▶ **Aim**: Return the lines of the records below without any changes, starting with the line containing "What is the distance that" and going on through the line containing "2.06 metres".

Spatial reasoning question data:
◆ ◆ ◆
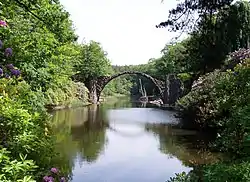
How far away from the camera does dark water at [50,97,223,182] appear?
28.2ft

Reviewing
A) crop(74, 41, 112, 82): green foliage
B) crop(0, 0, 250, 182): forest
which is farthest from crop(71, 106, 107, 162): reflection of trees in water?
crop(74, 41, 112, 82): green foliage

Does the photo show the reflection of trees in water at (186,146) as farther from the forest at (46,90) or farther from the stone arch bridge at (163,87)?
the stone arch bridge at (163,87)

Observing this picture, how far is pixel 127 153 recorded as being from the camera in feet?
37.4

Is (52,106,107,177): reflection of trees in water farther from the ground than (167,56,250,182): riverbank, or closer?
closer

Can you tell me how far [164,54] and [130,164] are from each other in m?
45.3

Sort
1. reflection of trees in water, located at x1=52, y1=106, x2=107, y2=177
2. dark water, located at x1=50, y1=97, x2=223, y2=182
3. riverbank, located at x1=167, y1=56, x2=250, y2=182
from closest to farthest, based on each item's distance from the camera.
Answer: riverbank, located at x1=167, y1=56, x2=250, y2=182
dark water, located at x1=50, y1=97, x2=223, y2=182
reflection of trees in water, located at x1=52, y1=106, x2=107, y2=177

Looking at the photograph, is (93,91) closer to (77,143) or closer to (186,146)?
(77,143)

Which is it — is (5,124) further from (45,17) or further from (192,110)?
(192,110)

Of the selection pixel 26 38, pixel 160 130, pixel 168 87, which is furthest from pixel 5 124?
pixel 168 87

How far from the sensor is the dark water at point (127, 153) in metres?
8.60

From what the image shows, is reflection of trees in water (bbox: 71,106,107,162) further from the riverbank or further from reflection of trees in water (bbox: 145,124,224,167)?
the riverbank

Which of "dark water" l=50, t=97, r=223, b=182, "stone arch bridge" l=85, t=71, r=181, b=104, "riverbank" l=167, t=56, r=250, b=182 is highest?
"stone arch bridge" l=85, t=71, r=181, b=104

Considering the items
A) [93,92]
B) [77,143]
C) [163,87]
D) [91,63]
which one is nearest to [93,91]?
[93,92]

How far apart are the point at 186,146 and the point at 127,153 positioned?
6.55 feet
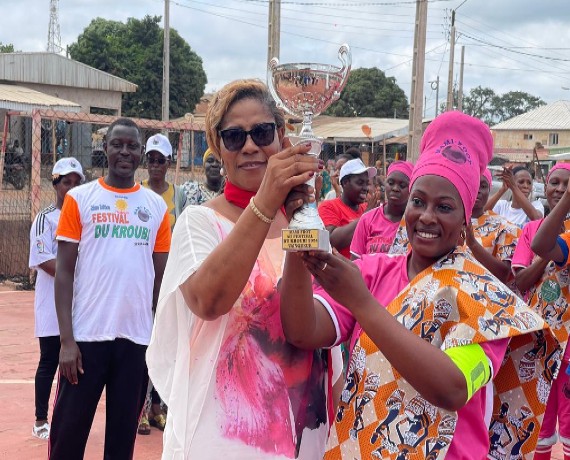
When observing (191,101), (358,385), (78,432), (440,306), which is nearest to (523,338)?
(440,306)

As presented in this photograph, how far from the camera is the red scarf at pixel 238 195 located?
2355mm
◆ ◆ ◆
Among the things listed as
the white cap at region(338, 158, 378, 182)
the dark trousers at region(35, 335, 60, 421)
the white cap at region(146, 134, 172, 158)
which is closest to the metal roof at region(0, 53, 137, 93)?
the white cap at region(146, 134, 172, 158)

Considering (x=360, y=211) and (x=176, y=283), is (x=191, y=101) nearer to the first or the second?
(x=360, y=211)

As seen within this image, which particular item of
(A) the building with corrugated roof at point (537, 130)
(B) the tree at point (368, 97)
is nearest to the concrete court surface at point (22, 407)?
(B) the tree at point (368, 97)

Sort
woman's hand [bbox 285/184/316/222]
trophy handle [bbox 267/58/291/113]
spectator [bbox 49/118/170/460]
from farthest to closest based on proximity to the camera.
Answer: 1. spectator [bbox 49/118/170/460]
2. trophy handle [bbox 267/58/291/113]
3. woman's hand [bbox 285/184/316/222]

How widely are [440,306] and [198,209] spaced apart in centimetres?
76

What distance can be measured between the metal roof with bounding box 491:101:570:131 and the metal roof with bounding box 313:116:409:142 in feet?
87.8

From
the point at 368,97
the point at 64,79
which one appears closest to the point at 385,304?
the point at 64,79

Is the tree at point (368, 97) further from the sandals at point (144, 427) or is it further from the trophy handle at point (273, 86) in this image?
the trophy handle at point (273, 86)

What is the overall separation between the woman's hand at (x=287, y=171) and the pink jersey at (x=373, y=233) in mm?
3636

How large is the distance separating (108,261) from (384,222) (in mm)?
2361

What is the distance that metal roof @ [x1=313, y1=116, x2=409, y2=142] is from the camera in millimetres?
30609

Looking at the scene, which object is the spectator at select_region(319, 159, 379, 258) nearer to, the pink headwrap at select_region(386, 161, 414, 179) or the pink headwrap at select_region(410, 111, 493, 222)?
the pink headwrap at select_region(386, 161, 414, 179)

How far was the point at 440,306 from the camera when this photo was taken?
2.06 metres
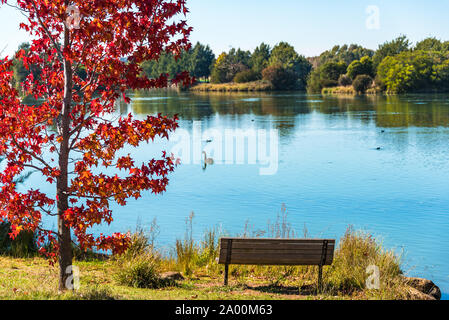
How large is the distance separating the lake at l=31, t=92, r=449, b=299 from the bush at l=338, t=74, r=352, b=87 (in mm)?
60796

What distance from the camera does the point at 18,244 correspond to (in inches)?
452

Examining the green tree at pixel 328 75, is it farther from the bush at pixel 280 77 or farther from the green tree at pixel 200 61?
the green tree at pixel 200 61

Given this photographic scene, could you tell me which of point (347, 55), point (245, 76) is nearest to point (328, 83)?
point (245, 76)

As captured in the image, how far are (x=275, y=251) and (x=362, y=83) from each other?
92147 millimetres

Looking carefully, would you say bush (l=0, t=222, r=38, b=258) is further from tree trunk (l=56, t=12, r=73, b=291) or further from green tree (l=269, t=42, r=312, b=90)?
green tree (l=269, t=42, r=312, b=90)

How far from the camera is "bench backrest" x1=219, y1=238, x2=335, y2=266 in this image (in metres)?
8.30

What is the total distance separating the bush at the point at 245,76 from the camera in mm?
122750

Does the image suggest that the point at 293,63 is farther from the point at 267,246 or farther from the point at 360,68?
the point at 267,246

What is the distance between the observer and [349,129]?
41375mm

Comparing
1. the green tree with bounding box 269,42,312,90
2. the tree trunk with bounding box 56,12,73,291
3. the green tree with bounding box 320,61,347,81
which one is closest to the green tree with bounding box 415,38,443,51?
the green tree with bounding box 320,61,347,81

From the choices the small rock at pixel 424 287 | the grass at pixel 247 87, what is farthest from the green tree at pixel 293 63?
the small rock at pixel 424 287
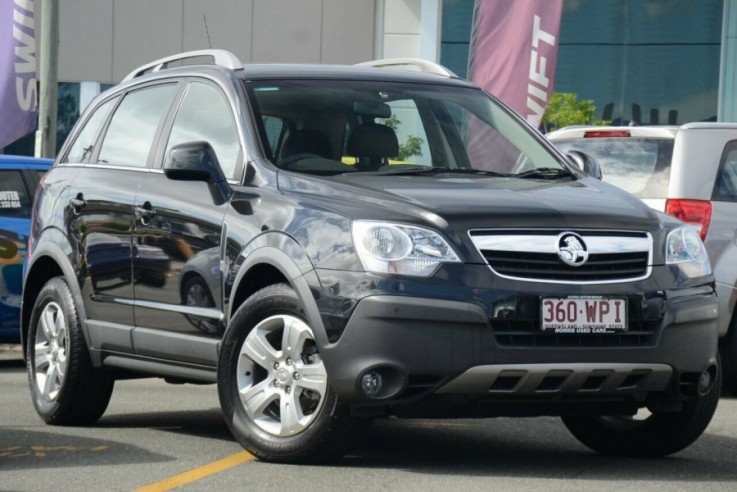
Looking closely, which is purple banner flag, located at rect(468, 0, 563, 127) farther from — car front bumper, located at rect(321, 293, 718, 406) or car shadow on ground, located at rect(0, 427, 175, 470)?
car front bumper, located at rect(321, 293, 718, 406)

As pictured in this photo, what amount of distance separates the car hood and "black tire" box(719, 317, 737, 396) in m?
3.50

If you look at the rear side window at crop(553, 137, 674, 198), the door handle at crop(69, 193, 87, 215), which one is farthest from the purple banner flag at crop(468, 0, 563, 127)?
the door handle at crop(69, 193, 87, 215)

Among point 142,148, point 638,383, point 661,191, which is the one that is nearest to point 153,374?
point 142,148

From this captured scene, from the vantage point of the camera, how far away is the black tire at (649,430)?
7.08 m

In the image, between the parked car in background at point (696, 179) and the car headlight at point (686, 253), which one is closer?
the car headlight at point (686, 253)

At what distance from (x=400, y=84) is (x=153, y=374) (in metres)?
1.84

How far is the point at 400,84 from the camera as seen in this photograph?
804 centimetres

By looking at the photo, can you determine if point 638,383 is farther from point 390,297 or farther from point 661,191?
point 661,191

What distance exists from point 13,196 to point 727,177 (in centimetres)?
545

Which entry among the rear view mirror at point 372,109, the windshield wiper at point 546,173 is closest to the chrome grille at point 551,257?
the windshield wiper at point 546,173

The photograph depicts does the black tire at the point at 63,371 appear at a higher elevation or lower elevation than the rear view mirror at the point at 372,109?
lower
◆ ◆ ◆
▶ **Solution to the exercise**:
What is the distance that metal roof @ [x1=313, y1=116, x2=409, y2=142] is from the camera in millimetres?
30609

Looking at the scene, which object is the spectator at select_region(319, 159, 379, 258) nearer to, the pink headwrap at select_region(386, 161, 414, 179) or the pink headwrap at select_region(410, 111, 493, 222)?
the pink headwrap at select_region(386, 161, 414, 179)

How far was the point at 440,306 from the camera when this photo was taken?
2.06 metres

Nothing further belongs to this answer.